Woods: And look, that is an honest reality of the health care industry today. And there are lots of entities out there that we talked about on this podcast that, of course, our mission focus, especially in the world of value-based care, but they are also business-minded. I'm thinking about the rise that we're seeing in private equity-backed physician groups, I'm thinking of the driving force behind becoming a health solutions company or a platform company.
And this just feels like another way that the industry is trying to reshuffle itself. There's all this vertical consolidation happening right now. CVS, Amazon, all in search of becoming something bigger and something that is different. Is the payvider relationship then how incumbent providers and incumbent payers can keep up with this bigger disruption that's happening in health care?
Everts: Especially for hospitals, I think it is. I've heard one organization compare to staying relevant in the industry is to compete in the value-based care space. I've also heard one health system talk about how traditional contracting is not how they want to work with plans anymore. They've said no to the same national payer four years in a row, because they want to partner in the value-based care space and they want their incentives and goals to align around health equity.
Dailey: I also think it is very much a defensive posture amongst these organizations. I think I totally agree with Mallory that there's the mission imperative, the business imperative. I also think a lot of it comes down to greater control.

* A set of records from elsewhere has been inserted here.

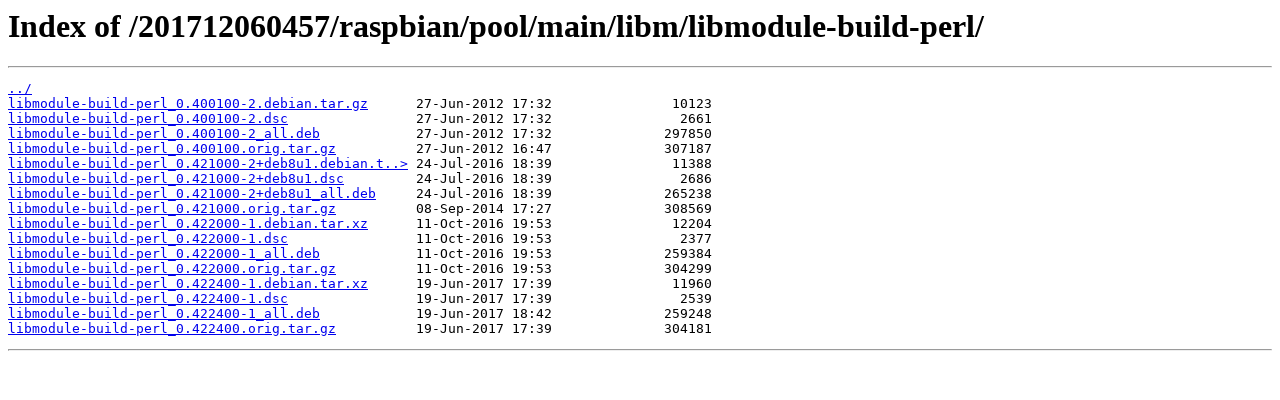

--- FILE ---
content_type: text/html; charset=utf-8
request_url: https://snapshot.raspbian.org/201712060457/raspbian/pool/main/libm/libmodule-build-perl/
body_size: 583
content:
<html>
<head><title>Index of /201712060457/raspbian/pool/main/libm/libmodule-build-perl/</title></head>
<body>
<h1>Index of /201712060457/raspbian/pool/main/libm/libmodule-build-perl/</h1><hr><pre><a href="../">../</a>
<a href="libmodule-build-perl_0.400100-2.debian.tar.gz">libmodule-build-perl_0.400100-2.debian.tar.gz</a>      27-Jun-2012 17:32               10123
<a href="libmodule-build-perl_0.400100-2.dsc">libmodule-build-perl_0.400100-2.dsc</a>                27-Jun-2012 17:32                2661
<a href="libmodule-build-perl_0.400100-2_all.deb">libmodule-build-perl_0.400100-2_all.deb</a>            27-Jun-2012 17:32              297850
<a href="libmodule-build-perl_0.400100.orig.tar.gz">libmodule-build-perl_0.400100.orig.tar.gz</a>          27-Jun-2012 16:47              307187
<a href="libmodule-build-perl_0.421000-2%2Bdeb8u1.debian.tar.xz">libmodule-build-perl_0.421000-2+deb8u1.debian.t..&gt;</a> 24-Jul-2016 18:39               11388
<a href="libmodule-build-perl_0.421000-2%2Bdeb8u1.dsc">libmodule-build-perl_0.421000-2+deb8u1.dsc</a>         24-Jul-2016 18:39                2686
<a href="libmodule-build-perl_0.421000-2%2Bdeb8u1_all.deb">libmodule-build-perl_0.421000-2+deb8u1_all.deb</a>     24-Jul-2016 18:39              265238
<a href="libmodule-build-perl_0.421000.orig.tar.gz">libmodule-build-perl_0.421000.orig.tar.gz</a>          08-Sep-2014 17:27              308569
<a href="libmodule-build-perl_0.422000-1.debian.tar.xz">libmodule-build-perl_0.422000-1.debian.tar.xz</a>      11-Oct-2016 19:53               12204
<a href="libmodule-build-perl_0.422000-1.dsc">libmodule-build-perl_0.422000-1.dsc</a>                11-Oct-2016 19:53                2377
<a href="libmodule-build-perl_0.422000-1_all.deb">libmodule-build-perl_0.422000-1_all.deb</a>            11-Oct-2016 19:53              259384
<a href="libmodule-build-perl_0.422000.orig.tar.gz">libmodule-build-perl_0.422000.orig.tar.gz</a>          11-Oct-2016 19:53              304299
<a href="libmodule-build-perl_0.422400-1.debian.tar.xz">libmodule-build-perl_0.422400-1.debian.tar.xz</a>      19-Jun-2017 17:39               11960
<a href="libmodule-build-perl_0.422400-1.dsc">libmodule-build-perl_0.422400-1.dsc</a>                19-Jun-2017 17:39                2539
<a href="libmodule-build-perl_0.422400-1_all.deb">libmodule-build-perl_0.422400-1_all.deb</a>            19-Jun-2017 18:42              259248
<a href="libmodule-build-perl_0.422400.orig.tar.gz">libmodule-build-perl_0.422400.orig.tar.gz</a>          19-Jun-2017 17:39              304181
</pre><hr></body>
</html>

So if we can bring both the provider assets and the health plan assets in house, that gives us greater steerage, that gives us greater control over where patients are seeking care. And I think that really serves as a buffer, again, some of these disruptors that are looking to pick off parts of the patient journey, attract consumers to their types of models. And so I think they're really trying to keep everything in house as much as possible.
Kirby: I think that that makes sense from the provider side. And a lot of the same lessons are true from the plan side, even though they're coming at it from the opposite way of things. I think that plans of more sizes, even regional or smaller plans, are realizing that some degree of diversification is essential to compete, to what you were saying, Rae, and that diversifying into care delivery or acting like more of a payvider is one option for them there.